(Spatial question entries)
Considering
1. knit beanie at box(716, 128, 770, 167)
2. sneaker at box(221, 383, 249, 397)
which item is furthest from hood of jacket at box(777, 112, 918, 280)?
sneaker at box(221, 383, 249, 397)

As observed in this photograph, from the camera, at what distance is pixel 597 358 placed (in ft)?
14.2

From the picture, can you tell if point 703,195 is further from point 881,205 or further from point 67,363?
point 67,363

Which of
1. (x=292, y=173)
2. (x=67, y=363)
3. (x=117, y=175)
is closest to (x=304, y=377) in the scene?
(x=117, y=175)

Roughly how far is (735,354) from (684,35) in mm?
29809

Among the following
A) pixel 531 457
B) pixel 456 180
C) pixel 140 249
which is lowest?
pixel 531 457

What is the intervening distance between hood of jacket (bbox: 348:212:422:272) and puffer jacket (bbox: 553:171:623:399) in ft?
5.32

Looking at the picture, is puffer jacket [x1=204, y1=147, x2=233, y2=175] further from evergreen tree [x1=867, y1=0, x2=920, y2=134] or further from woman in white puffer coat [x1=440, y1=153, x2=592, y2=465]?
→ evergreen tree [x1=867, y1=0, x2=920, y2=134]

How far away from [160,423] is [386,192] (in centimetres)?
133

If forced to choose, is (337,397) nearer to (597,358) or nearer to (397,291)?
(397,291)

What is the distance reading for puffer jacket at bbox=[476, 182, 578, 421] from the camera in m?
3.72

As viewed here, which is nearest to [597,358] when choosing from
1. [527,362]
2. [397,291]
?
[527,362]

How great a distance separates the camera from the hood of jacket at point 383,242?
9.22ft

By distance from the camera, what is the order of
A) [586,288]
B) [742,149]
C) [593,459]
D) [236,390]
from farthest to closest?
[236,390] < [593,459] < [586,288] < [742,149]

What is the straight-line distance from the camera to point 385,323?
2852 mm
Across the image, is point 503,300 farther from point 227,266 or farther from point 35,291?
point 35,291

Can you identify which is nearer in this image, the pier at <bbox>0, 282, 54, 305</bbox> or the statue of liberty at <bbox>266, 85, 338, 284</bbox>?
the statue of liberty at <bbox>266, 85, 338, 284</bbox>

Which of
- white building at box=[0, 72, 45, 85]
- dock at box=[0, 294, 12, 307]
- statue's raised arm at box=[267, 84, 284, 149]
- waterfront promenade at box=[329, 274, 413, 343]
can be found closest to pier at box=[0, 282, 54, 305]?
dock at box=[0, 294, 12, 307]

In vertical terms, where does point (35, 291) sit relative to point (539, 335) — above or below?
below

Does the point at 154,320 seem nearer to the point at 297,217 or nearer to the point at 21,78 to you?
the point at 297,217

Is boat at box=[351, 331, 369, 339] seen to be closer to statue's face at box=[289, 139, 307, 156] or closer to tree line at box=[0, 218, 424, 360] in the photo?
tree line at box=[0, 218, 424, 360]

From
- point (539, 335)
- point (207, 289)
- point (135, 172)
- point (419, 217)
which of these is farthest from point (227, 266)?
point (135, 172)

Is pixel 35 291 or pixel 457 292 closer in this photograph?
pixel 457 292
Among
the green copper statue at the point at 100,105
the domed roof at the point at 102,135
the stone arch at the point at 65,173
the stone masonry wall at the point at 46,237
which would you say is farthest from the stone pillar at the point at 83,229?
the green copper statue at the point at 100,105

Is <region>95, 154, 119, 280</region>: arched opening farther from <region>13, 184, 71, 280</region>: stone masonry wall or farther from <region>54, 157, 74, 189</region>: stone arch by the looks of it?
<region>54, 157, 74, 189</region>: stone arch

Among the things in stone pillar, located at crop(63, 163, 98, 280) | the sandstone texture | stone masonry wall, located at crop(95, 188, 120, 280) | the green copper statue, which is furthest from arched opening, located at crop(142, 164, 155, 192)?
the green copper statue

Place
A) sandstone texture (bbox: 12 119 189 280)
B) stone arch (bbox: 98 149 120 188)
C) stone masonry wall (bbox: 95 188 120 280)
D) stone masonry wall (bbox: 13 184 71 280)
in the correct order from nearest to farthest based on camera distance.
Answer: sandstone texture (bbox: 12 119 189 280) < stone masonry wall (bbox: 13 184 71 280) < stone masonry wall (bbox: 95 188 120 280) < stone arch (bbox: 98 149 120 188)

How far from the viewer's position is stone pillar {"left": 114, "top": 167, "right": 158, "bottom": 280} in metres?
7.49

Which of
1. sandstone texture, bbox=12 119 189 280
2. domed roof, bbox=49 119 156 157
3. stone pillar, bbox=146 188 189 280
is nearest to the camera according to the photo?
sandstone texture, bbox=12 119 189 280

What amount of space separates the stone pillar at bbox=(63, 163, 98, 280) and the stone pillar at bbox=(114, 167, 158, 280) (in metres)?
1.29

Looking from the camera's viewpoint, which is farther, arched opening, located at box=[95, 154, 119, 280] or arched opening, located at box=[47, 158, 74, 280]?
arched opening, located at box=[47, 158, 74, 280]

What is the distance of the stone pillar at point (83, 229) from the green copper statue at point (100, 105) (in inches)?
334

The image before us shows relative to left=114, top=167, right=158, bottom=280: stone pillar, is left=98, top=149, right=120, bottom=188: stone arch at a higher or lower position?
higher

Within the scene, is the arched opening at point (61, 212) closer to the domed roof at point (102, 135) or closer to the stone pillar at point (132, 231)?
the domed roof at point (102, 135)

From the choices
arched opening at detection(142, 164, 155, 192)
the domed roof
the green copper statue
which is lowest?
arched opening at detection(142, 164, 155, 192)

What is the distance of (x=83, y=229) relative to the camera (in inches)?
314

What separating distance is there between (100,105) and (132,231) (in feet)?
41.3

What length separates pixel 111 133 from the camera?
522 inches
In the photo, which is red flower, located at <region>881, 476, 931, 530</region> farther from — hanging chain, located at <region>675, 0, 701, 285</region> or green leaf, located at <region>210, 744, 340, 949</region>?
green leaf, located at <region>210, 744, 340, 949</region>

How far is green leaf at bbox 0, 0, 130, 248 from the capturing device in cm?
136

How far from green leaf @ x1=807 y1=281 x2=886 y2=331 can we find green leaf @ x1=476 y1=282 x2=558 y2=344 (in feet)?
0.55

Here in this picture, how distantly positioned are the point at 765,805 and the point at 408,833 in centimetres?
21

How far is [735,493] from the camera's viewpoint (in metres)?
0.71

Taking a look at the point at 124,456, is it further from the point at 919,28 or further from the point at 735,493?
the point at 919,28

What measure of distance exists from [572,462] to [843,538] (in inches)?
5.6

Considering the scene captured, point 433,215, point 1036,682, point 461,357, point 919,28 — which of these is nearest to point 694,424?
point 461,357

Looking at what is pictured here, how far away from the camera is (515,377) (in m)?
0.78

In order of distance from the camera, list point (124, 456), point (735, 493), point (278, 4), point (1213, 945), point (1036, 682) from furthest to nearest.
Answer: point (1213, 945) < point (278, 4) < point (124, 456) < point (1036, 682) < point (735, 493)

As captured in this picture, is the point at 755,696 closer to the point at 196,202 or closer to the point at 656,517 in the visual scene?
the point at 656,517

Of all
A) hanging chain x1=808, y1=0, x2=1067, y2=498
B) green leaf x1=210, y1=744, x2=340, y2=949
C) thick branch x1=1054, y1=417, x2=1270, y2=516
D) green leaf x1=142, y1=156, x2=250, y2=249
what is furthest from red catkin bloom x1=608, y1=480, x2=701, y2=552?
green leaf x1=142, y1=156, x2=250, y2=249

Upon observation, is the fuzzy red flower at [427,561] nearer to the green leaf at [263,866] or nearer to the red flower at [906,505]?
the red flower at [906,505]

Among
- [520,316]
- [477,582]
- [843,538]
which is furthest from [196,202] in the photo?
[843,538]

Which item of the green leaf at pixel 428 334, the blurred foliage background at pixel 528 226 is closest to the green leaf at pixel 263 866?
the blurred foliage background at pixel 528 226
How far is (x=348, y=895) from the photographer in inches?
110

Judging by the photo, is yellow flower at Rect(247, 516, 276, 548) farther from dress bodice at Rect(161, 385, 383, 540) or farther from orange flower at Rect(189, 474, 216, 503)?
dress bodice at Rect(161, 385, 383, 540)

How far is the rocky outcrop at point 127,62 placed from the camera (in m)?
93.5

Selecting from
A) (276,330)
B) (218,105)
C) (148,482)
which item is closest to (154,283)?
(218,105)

What this task involves — Your task is to return, exactly and on their own, the lines from the one containing "Here in this" through the last line of the listing.

Completed exercise —
Here in this picture, how distantly positioned are the point at 765,805 and the point at 408,833 in centimetres?
21

How far is [735,493] from the camera's viewpoint (in metres)?
0.71

Taking a look at the point at 124,456, is it further from the point at 919,28 or further from the point at 735,493?
the point at 919,28

What measure of distance exists from [572,462] to [843,538] (in inches)?
5.6

Considering the scene captured, point 433,215, point 1036,682, point 461,357, point 919,28 — which of these is nearest to point 694,424?
point 461,357

Looking at what is pictured here, how far away from the camera is (515,377) (in m)?
0.78

In order of distance from the camera, list point (124, 456), point (735, 493), point (278, 4), point (1213, 945), point (1036, 682) from furthest to nearest.
Answer: point (1213, 945) < point (278, 4) < point (124, 456) < point (1036, 682) < point (735, 493)

As captured in this picture, is the point at 755,696 closer to the point at 196,202 or closer to the point at 656,517 in the visual scene?
the point at 656,517

Of all
A) hanging chain x1=808, y1=0, x2=1067, y2=498
B) green leaf x1=210, y1=744, x2=340, y2=949
C) thick branch x1=1054, y1=417, x2=1270, y2=516
D) green leaf x1=142, y1=156, x2=250, y2=249
what is furthest from red catkin bloom x1=608, y1=480, x2=701, y2=552?
green leaf x1=142, y1=156, x2=250, y2=249

Upon observation, is the fuzzy red flower at [427,561] nearer to the green leaf at [263,866] or nearer to the red flower at [906,505]?
the red flower at [906,505]

Among
- [520,316]
- [477,582]
- [843,538]
which is furthest from [196,202] in the photo?
[843,538]

Which item of the green leaf at pixel 428 334, the blurred foliage background at pixel 528 226 is closest to the green leaf at pixel 263 866?
the blurred foliage background at pixel 528 226
How far is (x=348, y=895) from the photographer in inches?
110

Judging by the photo, is yellow flower at Rect(247, 516, 276, 548) farther from dress bodice at Rect(161, 385, 383, 540) or farther from orange flower at Rect(189, 474, 216, 503)?
dress bodice at Rect(161, 385, 383, 540)

How far is the rocky outcrop at point 127,62 placed from the camera (in m)?
93.5

Selecting from
A) (276,330)
B) (218,105)
C) (148,482)
which item is closest to (154,283)?
(218,105)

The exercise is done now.